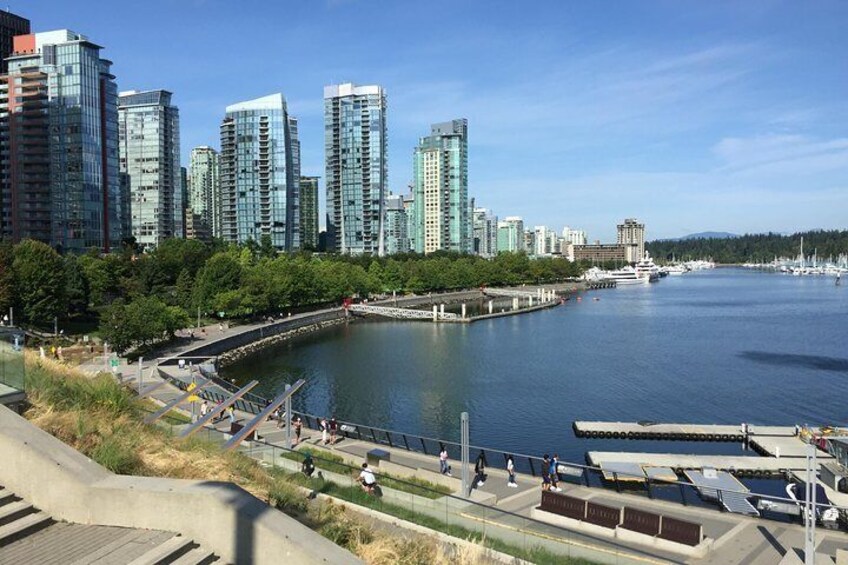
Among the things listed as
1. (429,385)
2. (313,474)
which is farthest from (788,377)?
(313,474)

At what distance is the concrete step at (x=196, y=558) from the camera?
696 cm

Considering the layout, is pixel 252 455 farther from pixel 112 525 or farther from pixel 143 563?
pixel 143 563

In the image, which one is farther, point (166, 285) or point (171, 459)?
point (166, 285)

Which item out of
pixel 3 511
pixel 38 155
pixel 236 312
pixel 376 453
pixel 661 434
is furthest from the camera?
pixel 38 155

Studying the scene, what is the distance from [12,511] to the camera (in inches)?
303

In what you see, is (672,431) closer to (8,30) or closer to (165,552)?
(165,552)

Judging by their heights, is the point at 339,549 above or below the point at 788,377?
above

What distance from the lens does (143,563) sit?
6703 mm

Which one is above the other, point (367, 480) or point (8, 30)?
point (8, 30)

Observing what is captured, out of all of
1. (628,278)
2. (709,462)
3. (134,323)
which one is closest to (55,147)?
(134,323)

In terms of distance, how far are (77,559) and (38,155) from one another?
101 meters

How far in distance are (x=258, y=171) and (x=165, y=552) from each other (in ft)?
458

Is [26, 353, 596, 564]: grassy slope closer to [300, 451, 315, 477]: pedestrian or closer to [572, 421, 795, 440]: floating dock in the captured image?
[300, 451, 315, 477]: pedestrian

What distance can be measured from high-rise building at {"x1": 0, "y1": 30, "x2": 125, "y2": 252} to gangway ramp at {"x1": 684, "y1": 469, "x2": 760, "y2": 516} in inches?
3540
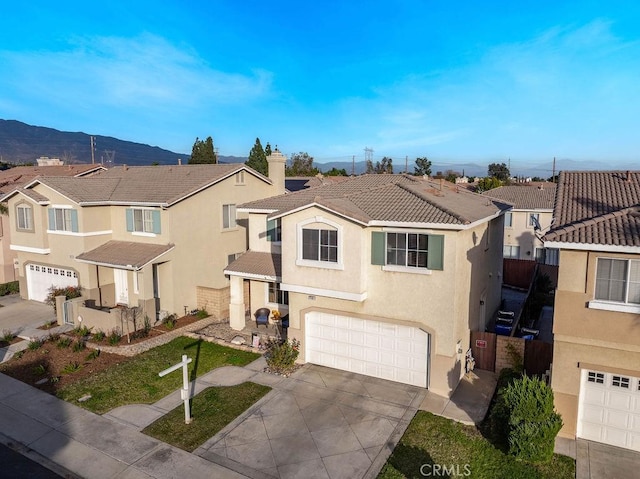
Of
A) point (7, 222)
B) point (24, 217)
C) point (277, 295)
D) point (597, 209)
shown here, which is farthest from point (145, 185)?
point (597, 209)

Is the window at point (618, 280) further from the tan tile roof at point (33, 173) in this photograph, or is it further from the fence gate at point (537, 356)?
the tan tile roof at point (33, 173)

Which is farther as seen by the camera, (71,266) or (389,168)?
(389,168)

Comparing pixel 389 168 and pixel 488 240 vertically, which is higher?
pixel 389 168

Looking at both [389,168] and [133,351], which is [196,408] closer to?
[133,351]

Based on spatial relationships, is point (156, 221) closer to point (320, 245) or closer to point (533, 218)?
point (320, 245)

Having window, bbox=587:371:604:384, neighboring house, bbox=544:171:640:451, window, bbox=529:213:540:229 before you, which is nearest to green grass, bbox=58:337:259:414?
neighboring house, bbox=544:171:640:451

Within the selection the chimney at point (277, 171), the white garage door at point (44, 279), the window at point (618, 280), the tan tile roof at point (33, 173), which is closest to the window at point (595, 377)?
the window at point (618, 280)

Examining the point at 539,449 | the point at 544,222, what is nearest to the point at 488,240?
the point at 539,449

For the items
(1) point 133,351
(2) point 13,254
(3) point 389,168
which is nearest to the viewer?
(1) point 133,351
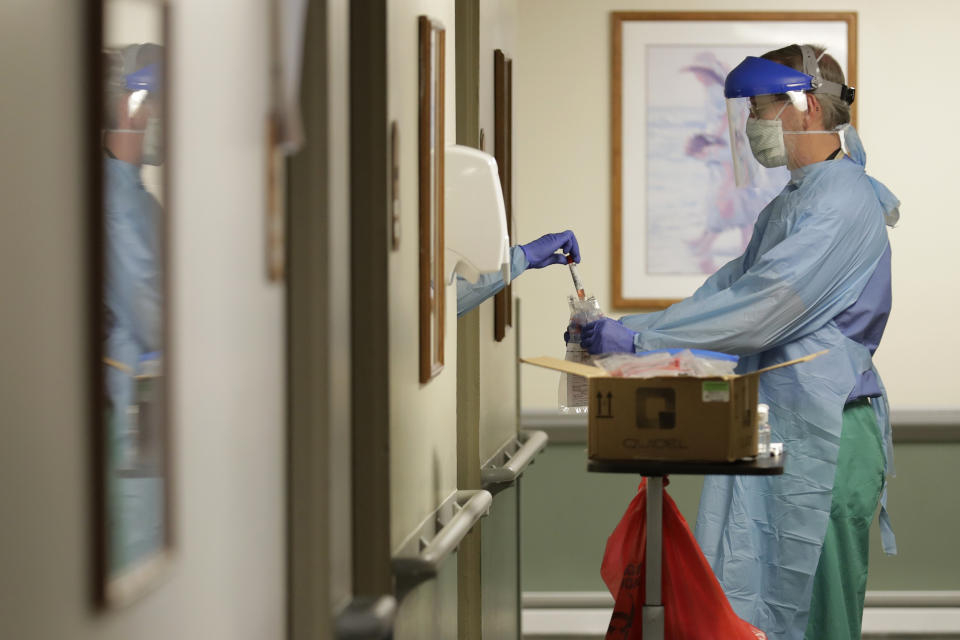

**CONSEGNA:**
Riporta ogni riga delle voci qui sopra in cui compare la parola "nearest".

**SOLUZIONE DEL PROBLEMA:**
Having window, bbox=587:371:604:384, neighboring house, bbox=544:171:640:451, window, bbox=529:213:540:229 before you, which is nearest to green grass, bbox=58:337:259:414?
Examining the point at 539,449 | the point at 544,222, what is nearest to the point at 488,240?
which is nearest to the viewer?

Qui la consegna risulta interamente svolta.